▶ MATERIAL TO PROCESS:

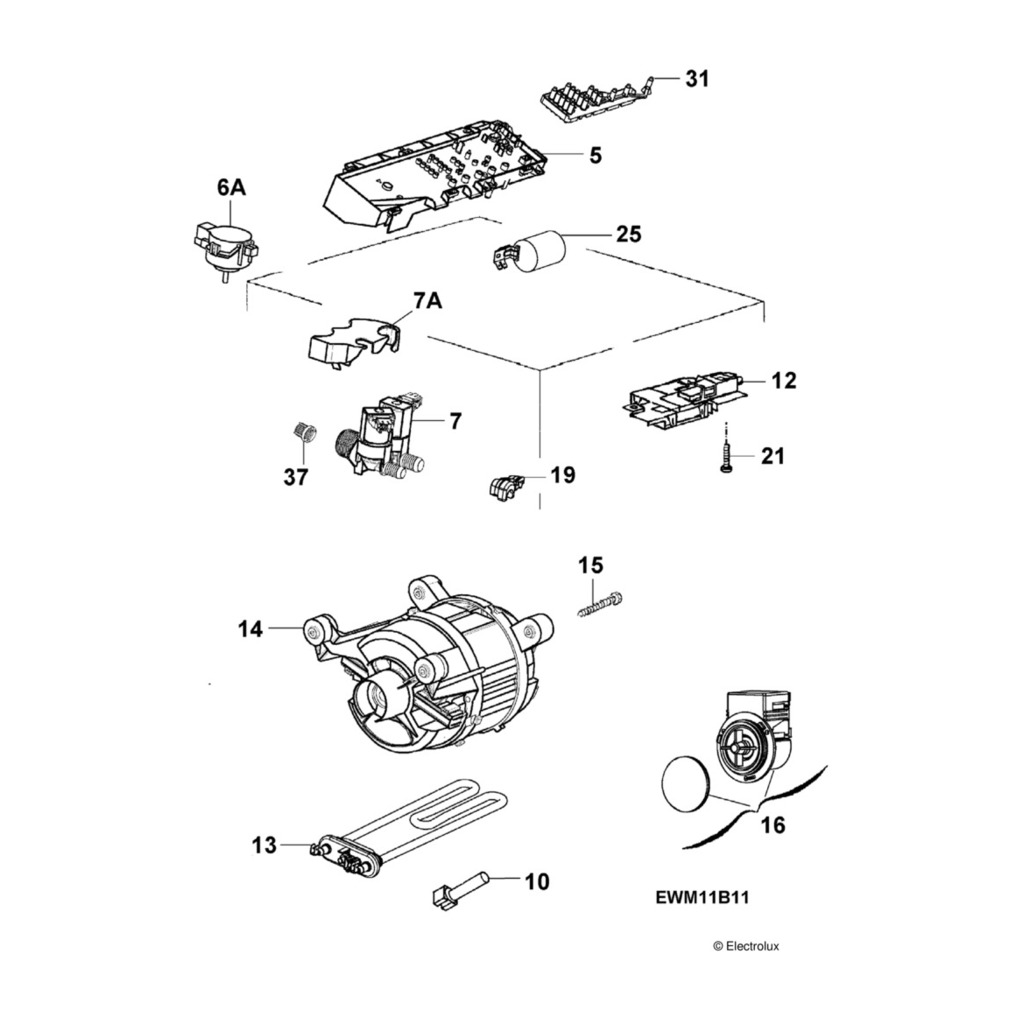 31
5
6A
25
7A
12
7
21
37
19
15
14
16
13
10
EWM11B11
© Electrolux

▶ YOUR TASK: Without carrying over any picture, write out the entries above once more, exactly.

▶ SOLUTION:
 31
5
6A
25
7A
12
7
21
37
19
15
14
16
13
10
EWM11B11
© Electrolux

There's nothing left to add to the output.